Required work:
Reproduce the passage below about Turow's courtroom drama word for word, from start to finish.

But where legal procedure and jargon may often become complex and difficult to follow, Turow ensures that his courtroom drama is accessible to general readers. His narrator often takes a moment to clarify the meaning of legal terms in a casual, non-intrusive way, and fuzzy concepts such as the rules pertaining to hearsay evidence are explained simply and without unnecessary detail.
Turow is also known for his interesting exploration of subject matter that relates to the story at hand. In this case, he looks closely at the development of cancer treatments and the confusing testing and approval processes followed by pharmaceutical companies when bringing a new drug to market.
The surprising limitations of the Food and Drug Administration’s regulations when it comes to safety and efficacy strike a particularly relevant note today, given the current COVID-19 pandemic, the desperate need for a vaccine, and the dismay felt by so many at the amount of time it will take to see one become available.

Given data:
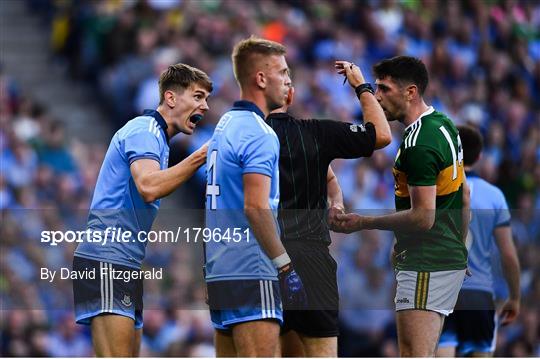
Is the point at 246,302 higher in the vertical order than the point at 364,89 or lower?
lower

Exercise solution:
But where legal procedure and jargon may often become complex and difficult to follow, Turow ensures that his courtroom drama is accessible to general readers. His narrator often takes a moment to clarify the meaning of legal terms in a casual, non-intrusive way, and fuzzy concepts such as the rules pertaining to hearsay evidence are explained simply and without unnecessary detail.
Turow is also known for his interesting exploration of subject matter that relates to the story at hand. In this case, he looks closely at the development of cancer treatments and the confusing testing and approval processes followed by pharmaceutical companies when bringing a new drug to market.
The surprising limitations of the Food and Drug Administration’s regulations when it comes to safety and efficacy strike a particularly relevant note today, given the current COVID-19 pandemic, the desperate need for a vaccine, and the dismay felt by so many at the amount of time it will take to see one become available.